● Consigne:
Reprenez le passage ci-dessous sur les interpolations dans la Théogonie et prolongez-le en commençant juste après sa dernière phrase.

● Passage extrait:
□ □ □ □
La Théogonie, au contraire, porte en maint endroit des traces visibles d’interpolation. Il y a une foule de vers, dans ce poëme pourtant si court, qui ne sont que des gloses mythologiques ou grammaticales, aussi indignes d’Hésiode que de la poésie même. Il y en a d’autres qui n’ont aucun rapport ni avec ce qui les précède, ni avec ce qui les suit. Il y en a qui sont d’Homère, et qui semblent n’être entrés dans le texte qu’après avoir été d’abord placés à côté comme objet de comparaison. Ainsi, à la suite de la description, de la Chimère, on lit cette autre description du même monstre, empruntée à l’Iliade[1] : « Lion par devant, dragon par derrière, chèvre au milieu, vomissant d’affreux tourbillons de flamme. »
□ □ □ □
(Enregistrements du jeu de données)
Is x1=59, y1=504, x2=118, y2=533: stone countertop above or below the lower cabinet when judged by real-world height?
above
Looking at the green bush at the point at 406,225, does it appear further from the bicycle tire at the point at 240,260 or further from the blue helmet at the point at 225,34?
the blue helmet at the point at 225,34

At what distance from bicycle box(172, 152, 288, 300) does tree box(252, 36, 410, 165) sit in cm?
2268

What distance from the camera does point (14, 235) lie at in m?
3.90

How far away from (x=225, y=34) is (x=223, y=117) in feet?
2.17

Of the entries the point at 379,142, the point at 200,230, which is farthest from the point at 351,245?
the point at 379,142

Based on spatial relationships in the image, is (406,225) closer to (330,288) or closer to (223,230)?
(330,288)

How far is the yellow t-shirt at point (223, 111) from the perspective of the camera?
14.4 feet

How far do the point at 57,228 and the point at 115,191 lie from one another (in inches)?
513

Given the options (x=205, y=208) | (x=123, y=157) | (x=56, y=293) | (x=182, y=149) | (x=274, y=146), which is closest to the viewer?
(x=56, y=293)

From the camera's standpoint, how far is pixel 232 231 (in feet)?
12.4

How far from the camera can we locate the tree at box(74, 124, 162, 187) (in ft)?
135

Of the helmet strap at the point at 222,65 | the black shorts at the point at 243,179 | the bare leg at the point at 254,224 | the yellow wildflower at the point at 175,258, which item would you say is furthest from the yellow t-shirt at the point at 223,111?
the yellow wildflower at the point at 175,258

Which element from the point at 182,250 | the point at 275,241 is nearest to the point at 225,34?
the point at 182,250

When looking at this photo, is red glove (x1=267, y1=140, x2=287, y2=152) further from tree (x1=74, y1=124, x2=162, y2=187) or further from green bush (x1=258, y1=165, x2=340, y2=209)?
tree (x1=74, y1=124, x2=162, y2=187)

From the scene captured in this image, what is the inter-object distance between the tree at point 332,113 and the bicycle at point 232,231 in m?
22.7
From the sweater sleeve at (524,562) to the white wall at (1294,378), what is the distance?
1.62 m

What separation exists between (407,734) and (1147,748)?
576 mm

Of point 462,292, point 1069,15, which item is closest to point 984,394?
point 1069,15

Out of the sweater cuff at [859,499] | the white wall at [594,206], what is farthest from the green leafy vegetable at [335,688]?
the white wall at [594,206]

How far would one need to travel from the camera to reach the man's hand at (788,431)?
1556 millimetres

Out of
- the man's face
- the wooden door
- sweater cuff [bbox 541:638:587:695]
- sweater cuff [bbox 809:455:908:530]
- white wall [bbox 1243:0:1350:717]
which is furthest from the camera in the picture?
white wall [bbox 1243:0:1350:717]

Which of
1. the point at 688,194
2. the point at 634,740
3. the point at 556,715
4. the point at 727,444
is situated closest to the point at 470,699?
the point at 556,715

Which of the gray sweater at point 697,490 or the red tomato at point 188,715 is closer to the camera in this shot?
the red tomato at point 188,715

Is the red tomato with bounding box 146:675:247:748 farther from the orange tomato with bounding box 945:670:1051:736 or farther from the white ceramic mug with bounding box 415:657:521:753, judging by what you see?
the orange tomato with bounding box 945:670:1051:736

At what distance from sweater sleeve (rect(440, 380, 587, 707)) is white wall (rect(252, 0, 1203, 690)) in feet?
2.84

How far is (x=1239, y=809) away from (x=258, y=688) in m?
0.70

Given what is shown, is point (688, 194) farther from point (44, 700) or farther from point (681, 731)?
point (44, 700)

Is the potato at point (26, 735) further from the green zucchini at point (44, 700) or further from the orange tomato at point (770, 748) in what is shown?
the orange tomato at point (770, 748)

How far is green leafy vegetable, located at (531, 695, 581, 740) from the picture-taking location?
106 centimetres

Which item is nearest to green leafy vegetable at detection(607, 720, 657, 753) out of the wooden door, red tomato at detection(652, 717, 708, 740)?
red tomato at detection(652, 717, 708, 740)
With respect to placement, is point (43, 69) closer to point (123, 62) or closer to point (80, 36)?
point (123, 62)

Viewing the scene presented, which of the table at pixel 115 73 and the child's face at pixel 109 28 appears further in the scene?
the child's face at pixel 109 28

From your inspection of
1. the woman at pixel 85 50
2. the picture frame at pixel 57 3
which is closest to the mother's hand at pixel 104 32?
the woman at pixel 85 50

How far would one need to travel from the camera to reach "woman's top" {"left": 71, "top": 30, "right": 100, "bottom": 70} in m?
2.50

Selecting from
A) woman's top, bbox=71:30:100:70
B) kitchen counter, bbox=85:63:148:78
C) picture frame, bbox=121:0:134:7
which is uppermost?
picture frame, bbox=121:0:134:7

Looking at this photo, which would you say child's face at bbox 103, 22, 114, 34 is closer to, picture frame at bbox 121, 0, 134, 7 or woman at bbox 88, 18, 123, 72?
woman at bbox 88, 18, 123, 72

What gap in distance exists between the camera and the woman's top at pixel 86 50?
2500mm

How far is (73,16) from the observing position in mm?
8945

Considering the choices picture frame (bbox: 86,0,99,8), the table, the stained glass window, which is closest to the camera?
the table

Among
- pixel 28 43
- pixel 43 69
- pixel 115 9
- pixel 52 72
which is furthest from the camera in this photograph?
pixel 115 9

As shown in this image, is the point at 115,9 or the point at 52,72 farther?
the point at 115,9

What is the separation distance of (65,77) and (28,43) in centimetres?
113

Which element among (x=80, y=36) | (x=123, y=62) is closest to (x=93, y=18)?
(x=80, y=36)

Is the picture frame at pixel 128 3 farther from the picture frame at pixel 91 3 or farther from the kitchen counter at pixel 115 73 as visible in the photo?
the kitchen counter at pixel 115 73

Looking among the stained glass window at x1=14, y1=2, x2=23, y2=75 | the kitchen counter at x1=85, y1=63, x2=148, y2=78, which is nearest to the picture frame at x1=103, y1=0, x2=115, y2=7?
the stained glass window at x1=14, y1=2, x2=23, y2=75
□ □ □ □
● Réponse attendue:
Mais c’est surtout le prologue du poëme qui a été gonflé outre mesure. La Théogonie, avec ses nombreuses surcharges, n’a guère qu’un millier de vers, et le prologue à lui seul en compte cent quinze. Cette particularité est déjà en soi assez extraordinaire. L’examen du morceau confirme les soupçons qu’on ne peut s’empêcher de concevoir au premier aspect. On reconnaît bien vite que le vrai prologue de la Théogonie ne se composait originairement que des trente-cinq vers où le poëte raconte les danses et les chants des Muses sur les sommets de l’Hélicon, et comment il a reçu d’elles le don de la poésie avec le rameau de laurier, et des douze vers où il demande aux Muses de lui révéler ce qu’elles savent de l’histoire des dieux et de leurs généalogies. Toute la partie intermédiaire n’a aucun rapport avec la Théogonie. C’est d’abord un hymne, où les Muses sont célébrées comme des poétesses, nées de Jupiter dans la Piérie, près de l’Olympe ; c’est ensuite une énumération des Muses, et un tableau des bienfaits dont elles comblent les hommes. On peut admettre, à la rigueur, que ces chants en l’honneur des Muses sont l’ouvrage d’Hésiode ; et ils sont

  1. Iliade, chant VI, vers 181, 182.